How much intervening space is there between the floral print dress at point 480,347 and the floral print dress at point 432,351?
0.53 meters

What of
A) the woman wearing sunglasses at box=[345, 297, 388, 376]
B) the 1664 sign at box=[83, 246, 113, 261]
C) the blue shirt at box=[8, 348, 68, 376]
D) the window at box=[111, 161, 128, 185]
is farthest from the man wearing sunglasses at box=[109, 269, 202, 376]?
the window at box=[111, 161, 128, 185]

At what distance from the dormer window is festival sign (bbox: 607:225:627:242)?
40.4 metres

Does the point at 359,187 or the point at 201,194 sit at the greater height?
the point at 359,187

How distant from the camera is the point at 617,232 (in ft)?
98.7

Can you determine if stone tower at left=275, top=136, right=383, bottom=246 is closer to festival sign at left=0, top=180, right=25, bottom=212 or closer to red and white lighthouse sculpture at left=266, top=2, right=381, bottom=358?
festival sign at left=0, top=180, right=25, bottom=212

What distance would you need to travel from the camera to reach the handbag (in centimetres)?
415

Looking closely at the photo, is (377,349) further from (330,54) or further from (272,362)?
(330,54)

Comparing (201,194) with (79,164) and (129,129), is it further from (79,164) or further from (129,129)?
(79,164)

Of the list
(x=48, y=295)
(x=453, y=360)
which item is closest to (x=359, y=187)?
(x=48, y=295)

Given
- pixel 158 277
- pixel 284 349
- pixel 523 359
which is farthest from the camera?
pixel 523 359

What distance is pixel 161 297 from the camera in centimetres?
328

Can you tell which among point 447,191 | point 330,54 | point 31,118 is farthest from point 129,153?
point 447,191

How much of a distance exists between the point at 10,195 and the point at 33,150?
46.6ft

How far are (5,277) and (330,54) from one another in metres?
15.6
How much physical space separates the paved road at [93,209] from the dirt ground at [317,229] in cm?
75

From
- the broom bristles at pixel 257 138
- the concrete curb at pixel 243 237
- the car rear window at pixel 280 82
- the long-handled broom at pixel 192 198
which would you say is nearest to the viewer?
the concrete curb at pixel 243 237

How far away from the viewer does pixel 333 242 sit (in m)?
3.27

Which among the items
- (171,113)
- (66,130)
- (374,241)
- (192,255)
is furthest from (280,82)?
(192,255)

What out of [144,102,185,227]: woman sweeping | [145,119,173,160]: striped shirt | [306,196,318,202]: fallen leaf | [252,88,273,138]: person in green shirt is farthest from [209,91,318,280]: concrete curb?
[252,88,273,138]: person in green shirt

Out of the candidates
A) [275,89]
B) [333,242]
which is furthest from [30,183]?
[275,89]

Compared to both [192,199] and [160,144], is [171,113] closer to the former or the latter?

■ WHAT YOU NEED TO DO:
Reproduce each entry above exactly, keeping every word.

■ ANSWER TO THIS TASK:
How much intervening space is there between the floral print dress at point 480,347 and the floral print dress at point 432,351?
0.53 meters

What of
A) the woman wearing sunglasses at box=[345, 297, 388, 376]
B) the 1664 sign at box=[83, 246, 113, 261]
C) the blue shirt at box=[8, 348, 68, 376]
D) the window at box=[111, 161, 128, 185]
is farthest from the man wearing sunglasses at box=[109, 269, 202, 376]?
the window at box=[111, 161, 128, 185]

At what distance from the dormer window is festival sign (bbox: 607:225:627:242)?
40.4 metres

Does the point at 359,187 or the point at 201,194 sit at the greater height?
the point at 359,187

How distant from the camera is the point at 617,232 (in ft)?
98.7

Can you determine if stone tower at left=275, top=136, right=383, bottom=246 is closer to festival sign at left=0, top=180, right=25, bottom=212 or closer to red and white lighthouse sculpture at left=266, top=2, right=381, bottom=358?
festival sign at left=0, top=180, right=25, bottom=212

What distance would you need to travel from the camera to reach the handbag (in centimetres)?
415

Looking closely at the photo, is (377,349) further from (330,54) or further from (272,362)?
(330,54)

Comparing (201,194) with (79,164) and (129,129), is it further from (79,164) or further from (129,129)?
(79,164)

Of the list
(x=48, y=295)
(x=453, y=360)
which item is closest to (x=359, y=187)?
(x=48, y=295)

Given
- pixel 158 277
- pixel 284 349
- pixel 523 359
which is farthest from the camera?
pixel 523 359

What distance is pixel 161 297 from the camera in centimetres?
328

Can you tell which among point 447,191 | point 330,54 | point 31,118 is farthest from point 129,153?
point 447,191

How much of a distance exists between the point at 10,195 and the point at 33,150?
46.6ft

How far are (5,277) and (330,54) from one another in metres?
15.6
How much physical space separates the paved road at [93,209] from the dirt ground at [317,229] in cm?
75

From
- the broom bristles at pixel 257 138
- the concrete curb at pixel 243 237
- the car rear window at pixel 280 82
- the long-handled broom at pixel 192 198
which would you say is nearest to the viewer?
the concrete curb at pixel 243 237

How far away from the viewer does pixel 333 242 sit (in m)?
3.27

Which among the items
- (171,113)
- (66,130)
- (374,241)
- (192,255)
is furthest from (280,82)?
(192,255)

What out of [144,102,185,227]: woman sweeping | [145,119,173,160]: striped shirt | [306,196,318,202]: fallen leaf | [252,88,273,138]: person in green shirt is farthest from [209,91,318,280]: concrete curb?
[252,88,273,138]: person in green shirt

Out of the candidates
A) [275,89]
B) [333,242]
which is furthest from [30,183]?
[275,89]

Compared to both [192,199] and [160,144], is [171,113] closer to the former or the latter?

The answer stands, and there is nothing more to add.